- The Centers for Medicare and Medicaid Services issued three new reports on the Affordable Care Act Monday, noting a 20% drop in enrollment during plan year 2017 among those not getting subsidies, and casting the data to make their case that federal and state exchanges and state individual health insurance markets are in turmoil.
- Subsidized enrollment, which makes up the vast majority of those enrolled in ACA plans, remained steady with a drop of only 3% during the same period.
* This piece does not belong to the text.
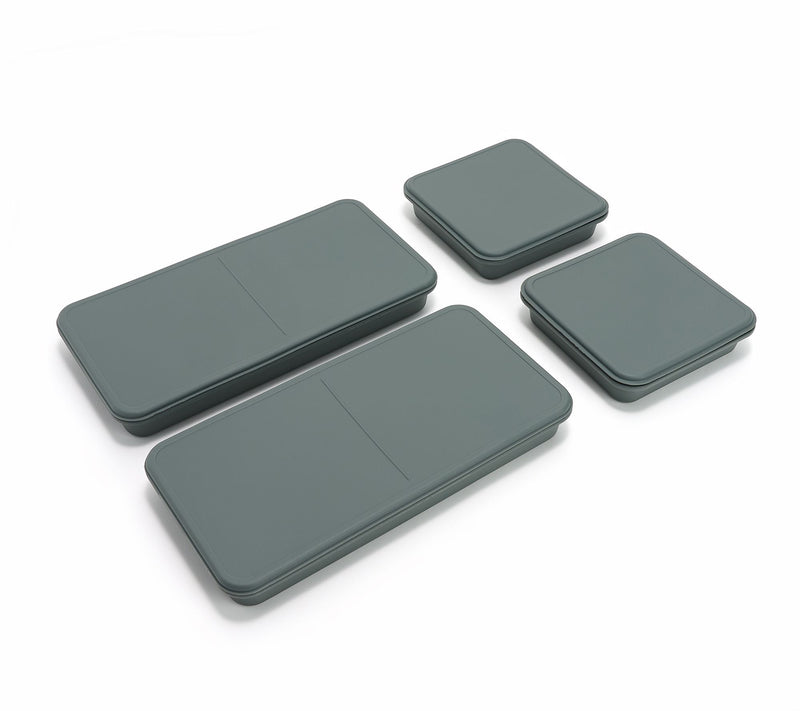 Good Housekeeping 4-Pc Silicone Baking Trays w/ Storage Lids — View 5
- But critics noted the administration's repeated attempts to undermine the law, including repeal of the individual mandate penalty, pullback of exchange navigators and the expansion of association health plans and short-term, limited-duration insurance, to likely result in skimpier plans and the destabilization of the ACA marketplace.
The Trump administration and Republicans in Congress have made no secret of their opposition to the ACA, attempting and failing to repeal it completely last year.
The exchanges remain stable in 2018, but more people are relying on subsidies than the prior year, according to CMS. In February 2018, approximately 10.6 million enrollees gained coverage through the exchanges, with 87% relying on advance premium tax credits, compared to 10.3 million enrolled at the same time in 2017, with 84% using tax credits.
The agency said that rising premiums have increasingly raised costs to the federal government due to the law's subsidies.
“It is clear that many Americans are being priced out of the health insurance market, especially for employed people who earn too much to qualify for tax credits and have no access to employer-sponsored coverage,” CMS said. “This underscores the need for CMS to continue efforts to stabilize the market and provide all consumers—including those who do not qualify for large premium subsidies—with more affordable health coverage options.”
CMS Administrator Seema Verma say the new reports are evidence that the ACA is not serving the middle class and is leading to them dropping health insurance coverage.
“As the Trump Administration took office, there were warning signs that we were dealing with a crisis in the individual health insurance market and Obamacare was failing its consumers,” Verma said in a statement.
Protect Our Care, a liberal advocacy group, argued the Trump administration’s cuts to the advertising budget and navigator program amounted to sabotage of the last open enrollment.
“The Administration cut in half the number of days people could sign up for coverage; reduced the outreach budget by [90%]; and used funding to boost open enrollment to launch a propaganda campaign against the ACA. All told, these actions reduced enrollment by more than one million people,” Protect Our Care Executive Director Brad Woodhouse said in a statement.
But CMS said the actions simply shifted the burden of supporting enrollment to the private sector, noting that navigators “enrolled less than 1% of total enrollees.”
The agency also argued that its changes to the special enrollment periods improved risk pools, noting that the requirement for individuals to verify eligibility has cut the number of exceptional circumstance special enrollment periods by 56% in 2017.